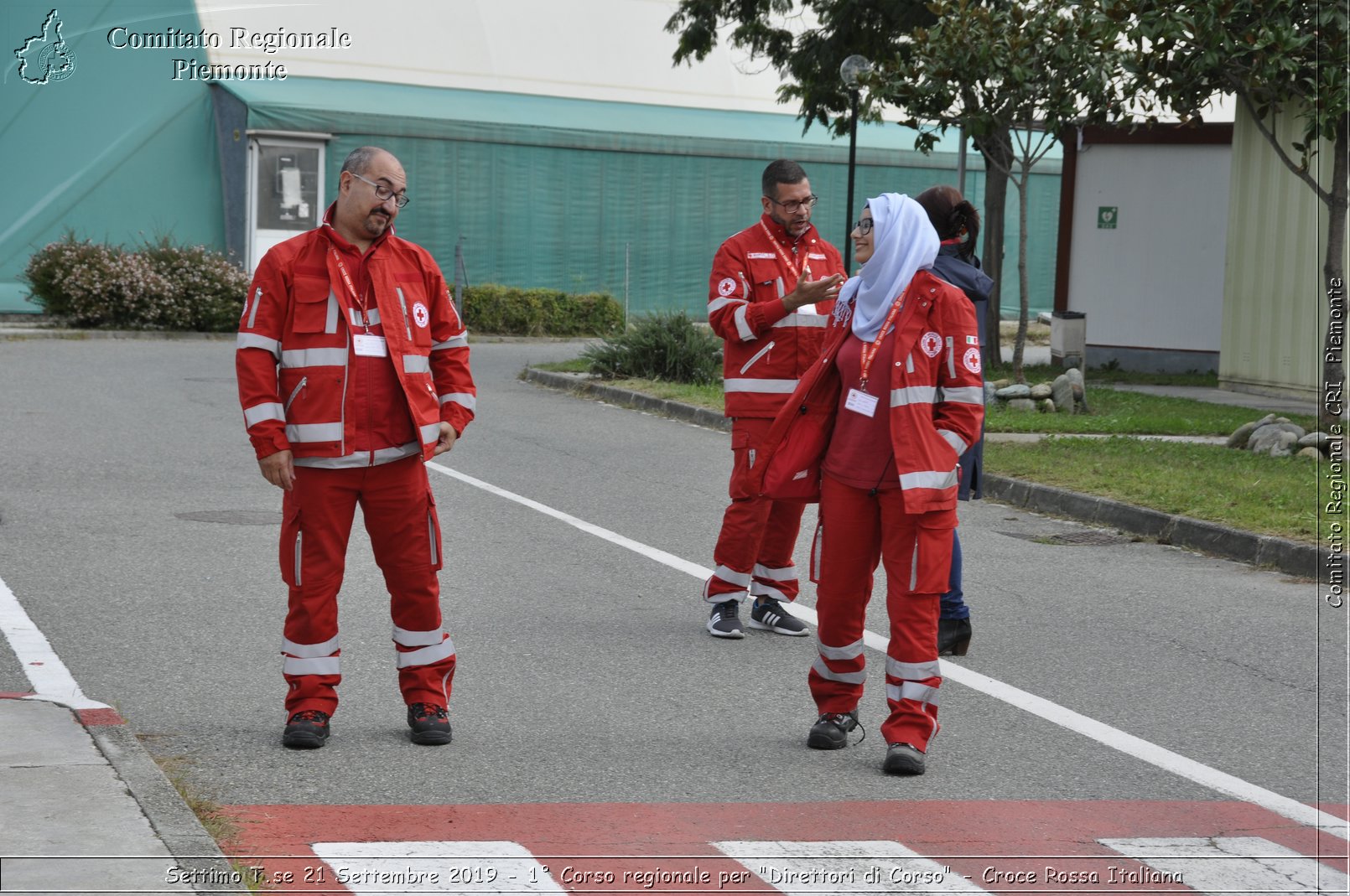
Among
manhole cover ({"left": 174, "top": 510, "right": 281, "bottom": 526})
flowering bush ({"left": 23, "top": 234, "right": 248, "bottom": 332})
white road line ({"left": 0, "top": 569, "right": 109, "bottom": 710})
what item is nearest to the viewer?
white road line ({"left": 0, "top": 569, "right": 109, "bottom": 710})

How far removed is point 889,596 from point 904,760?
0.54 m

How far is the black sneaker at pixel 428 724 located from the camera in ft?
18.9

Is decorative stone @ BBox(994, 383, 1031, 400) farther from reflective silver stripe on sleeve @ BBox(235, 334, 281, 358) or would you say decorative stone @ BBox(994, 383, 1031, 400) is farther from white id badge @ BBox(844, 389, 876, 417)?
reflective silver stripe on sleeve @ BBox(235, 334, 281, 358)

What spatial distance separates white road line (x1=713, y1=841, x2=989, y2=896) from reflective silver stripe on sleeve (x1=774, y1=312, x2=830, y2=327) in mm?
3133

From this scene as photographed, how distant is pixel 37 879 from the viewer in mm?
4051

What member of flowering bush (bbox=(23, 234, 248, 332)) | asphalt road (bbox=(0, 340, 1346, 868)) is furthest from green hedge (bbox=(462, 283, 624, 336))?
asphalt road (bbox=(0, 340, 1346, 868))

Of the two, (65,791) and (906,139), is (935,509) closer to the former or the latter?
(65,791)

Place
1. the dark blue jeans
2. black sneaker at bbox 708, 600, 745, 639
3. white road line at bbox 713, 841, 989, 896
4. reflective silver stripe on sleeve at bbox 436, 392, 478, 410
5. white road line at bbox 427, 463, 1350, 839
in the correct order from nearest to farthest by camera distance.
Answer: white road line at bbox 713, 841, 989, 896, white road line at bbox 427, 463, 1350, 839, reflective silver stripe on sleeve at bbox 436, 392, 478, 410, the dark blue jeans, black sneaker at bbox 708, 600, 745, 639

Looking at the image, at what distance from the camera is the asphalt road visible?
218 inches

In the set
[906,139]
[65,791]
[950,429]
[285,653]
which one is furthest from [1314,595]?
[906,139]

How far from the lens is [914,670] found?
18.5 feet

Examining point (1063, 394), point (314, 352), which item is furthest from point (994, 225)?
point (314, 352)

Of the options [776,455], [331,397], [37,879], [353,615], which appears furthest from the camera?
[353,615]

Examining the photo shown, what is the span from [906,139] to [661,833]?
32.5m
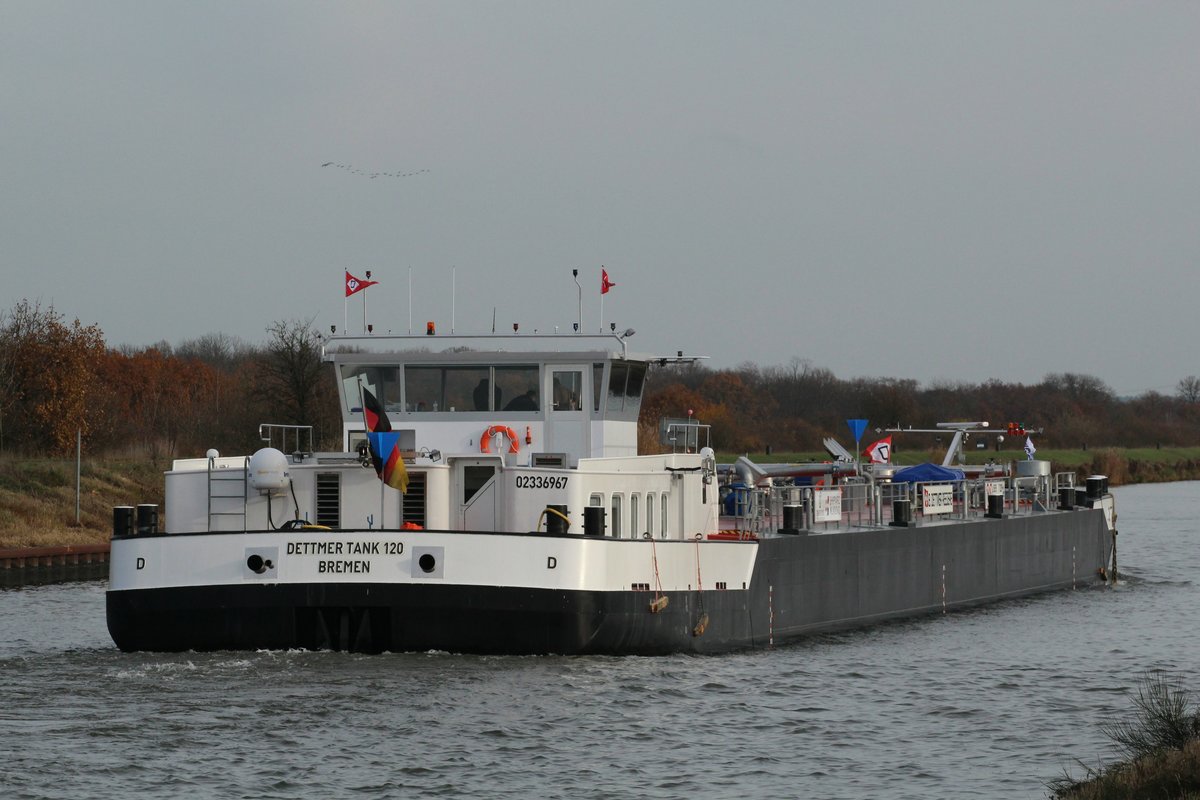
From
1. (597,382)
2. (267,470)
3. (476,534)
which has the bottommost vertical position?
(476,534)

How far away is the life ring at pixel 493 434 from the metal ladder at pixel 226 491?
3.54m

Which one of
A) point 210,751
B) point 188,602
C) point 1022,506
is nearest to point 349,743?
point 210,751

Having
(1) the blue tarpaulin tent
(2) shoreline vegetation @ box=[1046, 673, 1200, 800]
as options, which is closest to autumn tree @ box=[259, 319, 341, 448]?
(1) the blue tarpaulin tent

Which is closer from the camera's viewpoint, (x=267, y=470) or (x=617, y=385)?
(x=267, y=470)

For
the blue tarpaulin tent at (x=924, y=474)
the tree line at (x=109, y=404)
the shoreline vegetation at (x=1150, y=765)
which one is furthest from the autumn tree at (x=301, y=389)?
the shoreline vegetation at (x=1150, y=765)

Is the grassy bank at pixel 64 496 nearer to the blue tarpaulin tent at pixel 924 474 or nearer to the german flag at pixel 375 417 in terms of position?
the blue tarpaulin tent at pixel 924 474

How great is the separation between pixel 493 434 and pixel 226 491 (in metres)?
4.02

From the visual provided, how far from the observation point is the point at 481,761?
54.5ft

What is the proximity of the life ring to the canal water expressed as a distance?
382cm

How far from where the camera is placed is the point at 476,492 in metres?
22.2

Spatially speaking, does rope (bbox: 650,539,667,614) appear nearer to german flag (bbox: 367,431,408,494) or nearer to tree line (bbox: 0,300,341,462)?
german flag (bbox: 367,431,408,494)

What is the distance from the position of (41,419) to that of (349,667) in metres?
37.2

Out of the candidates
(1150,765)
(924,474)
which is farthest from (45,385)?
(1150,765)

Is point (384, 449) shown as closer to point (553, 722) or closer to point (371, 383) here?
point (371, 383)
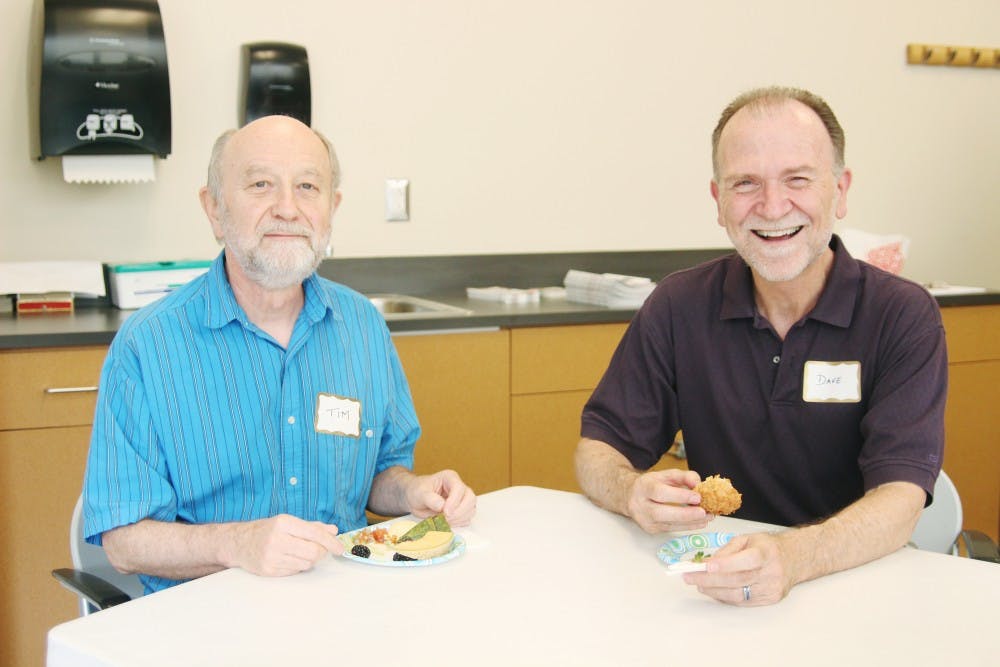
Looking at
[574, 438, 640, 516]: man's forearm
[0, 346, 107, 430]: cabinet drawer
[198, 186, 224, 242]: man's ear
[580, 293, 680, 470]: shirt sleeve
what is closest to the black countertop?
[0, 346, 107, 430]: cabinet drawer

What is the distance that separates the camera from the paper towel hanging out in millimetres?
3107

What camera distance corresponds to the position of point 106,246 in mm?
3443

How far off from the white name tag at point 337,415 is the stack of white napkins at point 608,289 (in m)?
1.62

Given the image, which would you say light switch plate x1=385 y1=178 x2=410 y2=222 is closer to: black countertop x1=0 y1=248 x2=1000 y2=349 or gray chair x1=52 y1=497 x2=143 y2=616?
black countertop x1=0 y1=248 x2=1000 y2=349

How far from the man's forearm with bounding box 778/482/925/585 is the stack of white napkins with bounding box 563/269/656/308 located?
1.79 metres

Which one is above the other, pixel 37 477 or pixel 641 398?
pixel 641 398

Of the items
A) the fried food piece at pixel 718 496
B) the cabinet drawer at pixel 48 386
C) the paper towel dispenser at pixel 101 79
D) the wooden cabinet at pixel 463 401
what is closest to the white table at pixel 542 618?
the fried food piece at pixel 718 496

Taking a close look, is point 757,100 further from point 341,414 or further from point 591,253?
point 591,253

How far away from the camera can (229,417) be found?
1944 mm

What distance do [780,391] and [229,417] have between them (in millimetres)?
982

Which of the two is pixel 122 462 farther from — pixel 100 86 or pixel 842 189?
pixel 100 86

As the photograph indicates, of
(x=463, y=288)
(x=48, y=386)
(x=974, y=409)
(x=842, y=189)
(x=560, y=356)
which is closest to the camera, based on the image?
(x=842, y=189)

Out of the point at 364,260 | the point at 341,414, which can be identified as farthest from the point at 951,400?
the point at 341,414

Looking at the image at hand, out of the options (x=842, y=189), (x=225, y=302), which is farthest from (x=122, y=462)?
(x=842, y=189)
◇ ◇ ◇ ◇ ◇ ◇ ◇
## EXERCISE OBJECTIVE
Reproduce all of the material above word for word, leaving out the pictures.

## RESPONSE FOR THIS EXERCISE
Among
manhole cover ({"left": 174, "top": 510, "right": 281, "bottom": 526})
flowering bush ({"left": 23, "top": 234, "right": 248, "bottom": 332})
white road line ({"left": 0, "top": 569, "right": 109, "bottom": 710})
what item is nearest to the viewer?
white road line ({"left": 0, "top": 569, "right": 109, "bottom": 710})

How far removed is point 889,596 from point 904,760?
0.54 m

How far is the black sneaker at pixel 428 724 located from the camera in ft?
18.9

Is decorative stone @ BBox(994, 383, 1031, 400) farther from reflective silver stripe on sleeve @ BBox(235, 334, 281, 358) or would you say decorative stone @ BBox(994, 383, 1031, 400) is farther from white id badge @ BBox(844, 389, 876, 417)?
reflective silver stripe on sleeve @ BBox(235, 334, 281, 358)

What spatial distance separates white road line (x1=713, y1=841, x2=989, y2=896) from reflective silver stripe on sleeve (x1=774, y1=312, x2=830, y2=327) in mm?
3133

From this scene as photographed, how distant is pixel 37 879 from the viewer in mm?
4051

What member of flowering bush (bbox=(23, 234, 248, 332)) | asphalt road (bbox=(0, 340, 1346, 868)) is furthest from green hedge (bbox=(462, 283, 624, 336))?
asphalt road (bbox=(0, 340, 1346, 868))

Of the two, (65,791) and (906,139), is (935,509) closer to the former or the latter?
(65,791)

Place
1. the dark blue jeans
2. black sneaker at bbox 708, 600, 745, 639
3. white road line at bbox 713, 841, 989, 896
4. reflective silver stripe on sleeve at bbox 436, 392, 478, 410
5. white road line at bbox 427, 463, 1350, 839
in the correct order from nearest to farthest by camera distance.
Answer: white road line at bbox 713, 841, 989, 896, white road line at bbox 427, 463, 1350, 839, reflective silver stripe on sleeve at bbox 436, 392, 478, 410, the dark blue jeans, black sneaker at bbox 708, 600, 745, 639

Looking at the image, at what distance from the camera is the asphalt road visible?
218 inches

In the set
[906,139]
[65,791]
[950,429]
[285,653]
which one is furthest from [1314,595]?
[906,139]

How far from the lens is [914,670] found?
18.5 feet

Examining point (1063, 394), point (314, 352), which item is furthest from point (994, 225)?
point (314, 352)

Of the options [776,455], [331,397], [37,879], [353,615], which appears furthest from the camera?
[353,615]

Examining the photo shown, what is the span from [906,139] to [661,833]?
32.5m
From
1. (597,382)
2. (267,470)
3. (476,534)
which has the bottommost vertical position?
(476,534)

How far away is the life ring at pixel 493 434 from the metal ladder at pixel 226 491?
3.54m

Which one of
A) point 210,751
B) point 188,602
C) point 1022,506
is nearest to point 349,743?
point 210,751

Having
(1) the blue tarpaulin tent
(2) shoreline vegetation @ box=[1046, 673, 1200, 800]
as options, which is closest to autumn tree @ box=[259, 319, 341, 448]?
(1) the blue tarpaulin tent

Which is closer from the camera's viewpoint, (x=267, y=470) or (x=617, y=385)?
(x=267, y=470)

For
the blue tarpaulin tent at (x=924, y=474)
the tree line at (x=109, y=404)
the shoreline vegetation at (x=1150, y=765)
which one is furthest from the autumn tree at (x=301, y=389)?
the shoreline vegetation at (x=1150, y=765)

Is the grassy bank at pixel 64 496 nearer to the blue tarpaulin tent at pixel 924 474 or nearer to the german flag at pixel 375 417 in terms of position?
the blue tarpaulin tent at pixel 924 474

How great is the separation between pixel 493 434 and pixel 226 491 (in metres)?
4.02

From the visual provided, how far from the observation point is the point at 481,761?
54.5ft

What is the proximity of the life ring to the canal water expressed as a distance?
382cm

How far from where the camera is placed is the point at 476,492 in metres?
22.2

Spatially speaking, does rope (bbox: 650,539,667,614) appear nearer to german flag (bbox: 367,431,408,494) or nearer to tree line (bbox: 0,300,341,462)?
german flag (bbox: 367,431,408,494)

What is the distance from the position of (41,419) to that of (349,667) in metres?
37.2

Out of the candidates
(1150,765)
(924,474)
which is farthest from (45,385)?
(1150,765)

Is point (384, 449) shown as closer to point (553, 722) or closer to point (371, 383) here?
point (371, 383)
Looking at
[574, 438, 640, 516]: man's forearm
[0, 346, 107, 430]: cabinet drawer
[198, 186, 224, 242]: man's ear
[580, 293, 680, 470]: shirt sleeve
what is closest to the black countertop?
[0, 346, 107, 430]: cabinet drawer

What is the distance that separates the camera from the paper towel hanging out in millimetres?
3107

What camera distance corresponds to the position of point 106,246 in mm?
3443

How far off from the white name tag at point 337,415 is the stack of white napkins at point 608,289 (in m)?
1.62

Given the image, which would you say light switch plate x1=385 y1=178 x2=410 y2=222 is closer to: black countertop x1=0 y1=248 x2=1000 y2=349 or gray chair x1=52 y1=497 x2=143 y2=616?
black countertop x1=0 y1=248 x2=1000 y2=349

How far from the man's forearm with bounding box 778/482/925/585 is the stack of white napkins with bounding box 563/269/656/308 located?
1.79 metres

Which one is above the other, pixel 37 477 or pixel 641 398?
pixel 641 398

Of the items
A) the fried food piece at pixel 718 496
B) the cabinet drawer at pixel 48 386
C) the paper towel dispenser at pixel 101 79
D) the wooden cabinet at pixel 463 401
what is closest to the white table at pixel 542 618?
the fried food piece at pixel 718 496

Taking a close look, is point 757,100 further from point 341,414 or further from point 591,253?
point 591,253

How far away from the camera can (229,417) be found?
1944 mm

What distance do [780,391] and [229,417] have between them (in millimetres)?
982

Which of the two is pixel 122 462 farther from — pixel 100 86 or pixel 842 189?
pixel 100 86

As the photograph indicates, of
(x=463, y=288)
(x=48, y=386)
(x=974, y=409)
(x=842, y=189)
(x=560, y=356)
which is closest to the camera, based on the image?
(x=842, y=189)

Out of the point at 364,260 | the point at 341,414, which can be identified as farthest from the point at 951,400?
the point at 341,414

Looking at the image at hand, out of the options (x=842, y=189), (x=225, y=302), which is farthest from (x=122, y=462)?
(x=842, y=189)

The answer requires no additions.